VSTM2L protects prostate cancer cells against ferroptosis via inhibiting VDAC1 oligomerization and maintaining mitochondria homeostasis

  • Nat Commun. 2025 Jan 29;16(1):1160. doi: 10.1038/s41467-025-56494-6.
Juan Yang # 1 2 Xiao Lu # 1 Jing-Lan Hao 1 Lan Li 1 Yong-Tong Ruan 1 Xue-Ni An 1 Qi-Lai Huang 3 Xiao-Ming Dong 4 Ping Gao 5
Affiliations

Affiliations

  • 1 College of Life Sciences, Shaanxi Normal University, 710119, Xi'an, China.
  • 2 Institute for Research on Health Information and Technology, School of Public Health, Xi'an Medical University, 710021, Xi'an, China.
  • 3 Shandong Provincial Key Laboratory of Animal Cell and Developmental Biology, School of Life Sciences, Shandong University, Qingdao, 266237, China.
  • 4 College of Life Sciences, Shaanxi Normal University, 710119, Xi'an, China. [email protected].
  • 5 College of Life Sciences, Shaanxi Normal University, 710119, Xi'an, China. [email protected].
  • # Contributed equally.
Abstract

Ferroptosis is a form of iron-dependent programmed cell death, which is distinct from Apoptosis, necrosis, and Autophagy.

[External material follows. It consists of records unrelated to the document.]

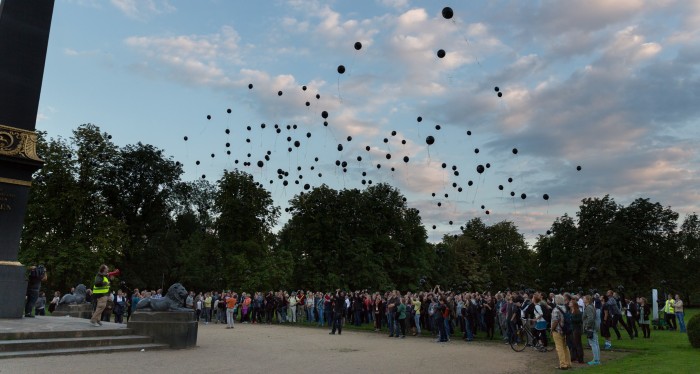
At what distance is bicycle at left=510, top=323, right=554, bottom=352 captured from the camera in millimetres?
16511

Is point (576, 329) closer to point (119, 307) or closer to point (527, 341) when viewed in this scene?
point (527, 341)

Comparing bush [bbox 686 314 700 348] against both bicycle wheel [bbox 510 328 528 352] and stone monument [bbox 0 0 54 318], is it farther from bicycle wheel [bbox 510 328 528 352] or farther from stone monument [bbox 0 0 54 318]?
stone monument [bbox 0 0 54 318]

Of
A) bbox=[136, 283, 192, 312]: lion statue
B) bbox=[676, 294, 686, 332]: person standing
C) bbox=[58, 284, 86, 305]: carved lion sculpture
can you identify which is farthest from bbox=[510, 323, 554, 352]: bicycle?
bbox=[58, 284, 86, 305]: carved lion sculpture

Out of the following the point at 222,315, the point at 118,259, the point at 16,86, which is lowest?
the point at 222,315

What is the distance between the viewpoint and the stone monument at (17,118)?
15.6 metres

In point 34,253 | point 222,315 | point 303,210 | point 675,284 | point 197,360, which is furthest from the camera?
point 675,284

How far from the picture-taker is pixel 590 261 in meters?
54.8

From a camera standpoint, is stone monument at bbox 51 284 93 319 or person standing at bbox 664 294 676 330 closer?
stone monument at bbox 51 284 93 319

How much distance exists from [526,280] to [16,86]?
236 feet

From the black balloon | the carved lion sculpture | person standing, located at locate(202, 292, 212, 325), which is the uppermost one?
the black balloon

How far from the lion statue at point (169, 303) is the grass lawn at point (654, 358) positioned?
11.3 m

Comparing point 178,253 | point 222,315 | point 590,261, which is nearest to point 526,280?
point 590,261

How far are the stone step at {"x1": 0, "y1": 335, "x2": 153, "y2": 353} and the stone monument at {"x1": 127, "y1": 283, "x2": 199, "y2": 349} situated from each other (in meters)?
0.35

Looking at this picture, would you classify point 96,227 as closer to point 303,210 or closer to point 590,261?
point 303,210
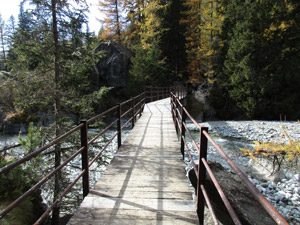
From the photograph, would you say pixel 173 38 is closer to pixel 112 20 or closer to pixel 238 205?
pixel 112 20

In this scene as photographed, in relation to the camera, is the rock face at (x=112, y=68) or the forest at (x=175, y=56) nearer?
the forest at (x=175, y=56)

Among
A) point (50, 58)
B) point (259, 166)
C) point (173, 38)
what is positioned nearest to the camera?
point (50, 58)

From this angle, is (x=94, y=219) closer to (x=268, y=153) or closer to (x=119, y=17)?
(x=268, y=153)

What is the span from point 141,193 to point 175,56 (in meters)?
22.9

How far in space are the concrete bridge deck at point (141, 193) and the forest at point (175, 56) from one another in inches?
128

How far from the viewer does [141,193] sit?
299 cm

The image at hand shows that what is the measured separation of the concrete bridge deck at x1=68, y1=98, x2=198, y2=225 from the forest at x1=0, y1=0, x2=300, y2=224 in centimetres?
325

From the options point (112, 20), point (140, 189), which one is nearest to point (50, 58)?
point (140, 189)

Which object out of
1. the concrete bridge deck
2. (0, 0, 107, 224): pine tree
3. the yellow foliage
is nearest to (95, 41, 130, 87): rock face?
(0, 0, 107, 224): pine tree

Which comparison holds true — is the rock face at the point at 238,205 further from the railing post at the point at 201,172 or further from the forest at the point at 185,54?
the forest at the point at 185,54

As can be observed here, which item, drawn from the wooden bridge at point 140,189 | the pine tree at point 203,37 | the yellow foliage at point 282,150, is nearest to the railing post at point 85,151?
the wooden bridge at point 140,189

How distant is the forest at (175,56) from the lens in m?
7.02

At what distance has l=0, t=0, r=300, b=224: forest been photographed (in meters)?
7.02

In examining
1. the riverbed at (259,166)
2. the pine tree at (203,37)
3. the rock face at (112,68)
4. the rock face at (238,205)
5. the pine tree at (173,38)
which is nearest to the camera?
the rock face at (238,205)
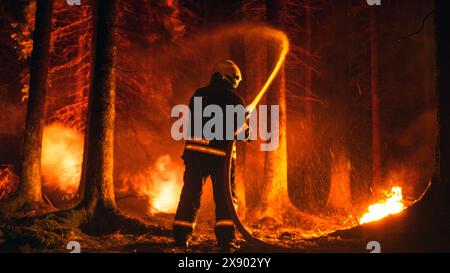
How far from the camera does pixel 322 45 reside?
56.9 feet

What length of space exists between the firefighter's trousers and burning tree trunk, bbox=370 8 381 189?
972cm

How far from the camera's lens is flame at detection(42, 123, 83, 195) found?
1434 cm

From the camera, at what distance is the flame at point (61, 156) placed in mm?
14344

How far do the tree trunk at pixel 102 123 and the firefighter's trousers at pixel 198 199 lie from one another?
7.85ft

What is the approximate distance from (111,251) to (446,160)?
6002 mm

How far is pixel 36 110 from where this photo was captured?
1040cm

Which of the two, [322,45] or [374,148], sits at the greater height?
[322,45]

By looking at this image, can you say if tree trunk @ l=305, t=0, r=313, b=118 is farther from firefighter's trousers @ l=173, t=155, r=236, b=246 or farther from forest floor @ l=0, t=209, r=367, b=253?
firefighter's trousers @ l=173, t=155, r=236, b=246

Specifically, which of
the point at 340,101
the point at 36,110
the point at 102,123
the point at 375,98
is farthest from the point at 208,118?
the point at 375,98

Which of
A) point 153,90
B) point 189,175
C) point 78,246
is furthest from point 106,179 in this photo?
point 153,90

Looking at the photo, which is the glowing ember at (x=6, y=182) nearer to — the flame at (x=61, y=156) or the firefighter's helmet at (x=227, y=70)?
the flame at (x=61, y=156)

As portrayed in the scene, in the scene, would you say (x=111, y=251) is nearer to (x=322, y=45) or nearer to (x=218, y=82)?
(x=218, y=82)

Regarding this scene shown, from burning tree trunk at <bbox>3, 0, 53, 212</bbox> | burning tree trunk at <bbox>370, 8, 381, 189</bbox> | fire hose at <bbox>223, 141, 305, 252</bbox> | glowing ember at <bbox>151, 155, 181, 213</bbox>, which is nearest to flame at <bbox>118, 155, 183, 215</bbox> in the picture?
glowing ember at <bbox>151, 155, 181, 213</bbox>

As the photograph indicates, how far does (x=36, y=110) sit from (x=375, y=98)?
A: 11343mm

Mitochondria play a critical role in initiating and amplifying Ferroptosis in Cancer cells. Voltage-Dependent Anion Channel 1 (VDAC1) embedded in the mitochondrial outer membrane, exerts roles in regulation of Ferroptosis. However, the mechanisms of VDAC1 oligomerization in regulating Ferroptosis are not well elucidated. Here, we identify that a VDAC1 binding protein V-Set and Transmembrane Domain Containing 2 Like (VSTM2L), mainly localized to mitochondria, is positively associated with prostate Cancer (PCa) progression, and a key regulator of Ferroptosis. Moreover, VSTM2L knockdown in PCa cells enhances the sensitivity of RSL3-induced Ferroptosis. Mechanistically, VSTM2L forms complex with VDAC1 and Hexokinase 2 (HK2), enhancing their binding affinity and preventing VDAC1 oligomerization, thereby inhibiting Ferroptosis and maintaining mitochondria homeostasis in vitro and in vivo. Collectively, our findings reveal a pivotal role for mitochondria-localized VSTM2L in driving Ferroptosis resistance and highlight its potential as a ferroptosis-inducing therapeutic target for the treatment of PCa.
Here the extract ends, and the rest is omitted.